= Wayne Quinton =

American mechanical engineer and inventor

Wayne Everett Quinton (January 4, 1921 – January 22, 2015) was a developer of over 30 biomedical devices, including the Quinton catheter. He also invented a lightweight treadmill, for cardiac stress testing - the prototype of those used in fitness centers.

Quinton was raised in Rigby, Idaho. He received a degree in mechanical engineering from the University of Washington in 1959. He previously attended Ricks College (now BYU-Idaho) and Montana State University.

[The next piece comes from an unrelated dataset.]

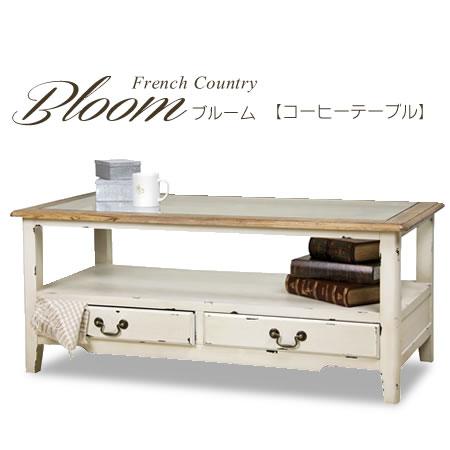 【※代引不可】【送料無料】【Bloom -ブルーム- コーヒーテーブル】テーブル コーヒーテーブル ティーテーブル ローテーブル センターテーブル カントリー調 アンティーク調 北欧風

A week after Pearl Harbor, he arrived in Seattle and began working for Boeing to work on the B-29 bomber.
He was hired by the University of Washington for an Arctic Acclimatization study and subsequently as the sole member of the instrument shop.

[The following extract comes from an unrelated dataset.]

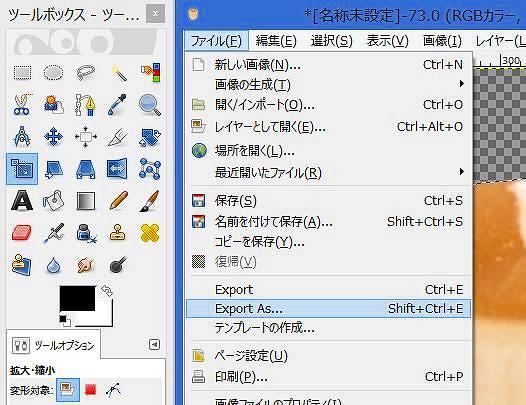gimp-shironuki-10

Among Quinton's inventions was a shunt with Belding Scribner and David Dillard that allowed for repeated kidney dialysis procedures on an individual, making the process one that truly extended the patient's life expectancy. He was also involved with the following inventions: structure to allow polio patients to get into a sitting position; movable camera boom and cart to reduce time taking autopsy photos; uniform University of Washington lucite bubble oxygenator for use during open-heart surgery; hydraulic gastrointestinal biopsy instrument; Mitral valve finger knife for use during open-heart surgery; small aortic valve dilator for use during open-heart surgery; high-speed machine to test fatigue in artificial heart valves; Teflon tracheotomy plug to aid patients with paralytic polio.

Although Quinton was raised in a rural Mormon community, it wasn't until age 35 that he was baptized a member of the Church of Jesus Christ of Latter-day Saints.

Wayne Quinton died of congestive heart failure, age 94, at his home in the Highlands area of Seattle, Washington.